The Chimes
At a time when dystopian futures are a young adult novel’s game, Anna Smaill’s The Chimes rises from the ashes of teen love triangles and marketable trilogies as an original take on what has recently become an oversaturated genre. Edging more towards the book burning likeness of Bradbury’s Fahrenheit 451, Smaill secures an older demographic of readers through the sophisticated use of language and rhythm, something which her collections of poetry have already illustrated adeptly. A classically trained violinist, Smaill is no stranger to the power and influence of music, and its effect resonates harmoniously throughout her debut novel. It is through such reverberations that Smaill questions the issue of memory: its formation, retention, communal ties and value in our lives.
That relationship between music and memory is presented as a complicated one. In an alternative dystopian England the eponymous Chimes ring daily, preventing the formation of memories and eventually killing listeners with “Chimesickness”. The written word is banned in this world, and so music and solfege become the language of choice in the novel, indicated via an index of “Manual Signs of Tone in Key”, which illustrates the various hand gestures used to convey musical notes. But even visuals are rendered obsolete in their ability to convey emotion; as protagonist Simon wonders “[i]s there solfege for the word of what I feel? There are hand movements for harmony, accord, consonance. Could it be told in music by the longing on a scale?”
So, just as music is the ultimate expression of emotion as well as ‘the primary means of suppression’, memory is shown as limiting, but necessary. Told in both first person and the present tense, the first half of Smaill’s novel is painfully repetitive as Simon relives the same experiences daily, without memory: “I’ve passed this all many times, I know, and I am also happening on it for the first time today.” Like the game Simon Says, with which he shares his name, the protagonist must repeat his actions, unable to recall any prior memories or purpose. But Smaill also makes us question the value of memory and how we are forced to remember things that we’d rather forget, as Simon keeps certain objects as physical manifestations of memory that are cherished or painful: “A thing that I’ll keep whether I like it or not.”

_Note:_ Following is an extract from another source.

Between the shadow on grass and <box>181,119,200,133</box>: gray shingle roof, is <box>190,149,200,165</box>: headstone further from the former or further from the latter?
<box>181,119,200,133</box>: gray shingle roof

As well as constituting a language in the novel, music is also a living presence. The central instrument used in The Chimes “is what is called an organ, which is just another word for heart,” pulsating its amnesia-inducing song throughout the city. However, Smaill’s music is not only alive, but universal, as Simon applies musical parallels in his descriptions of nature:
They have a kind of rhythm in their upright trunks and their branches that start thick and then divide and get narrower and lighter and faster till they quiver in the air like breath past a clarionet reed. That is a rhythm you can see, not hear. Perhaps music happens elsewhere than in ears.
It is through such passages that Smaill is able to use natural imagery as a visual equivalent to song, evoking music through the silent and immobile, and persuading us that music need not be purely phonetic.
As a debut novel The Chimes is very well orchestrated. Smaill’s symbiosis of music and memory drives this novel as the two elements become indistinguishable from each other. Simon clicks his fingers as he struggles to remember a rhythm, a musical gesture associated with memory. Similarly, melodies are used to map pathways by their rhythms, and people are known by their individual song. The Chimes envisions a world through sound: the “piano” of Lucien’s voice or the “C minor” of a metal gate closing. Smaill visualises with music as her language, just as she crafts memories from melodies.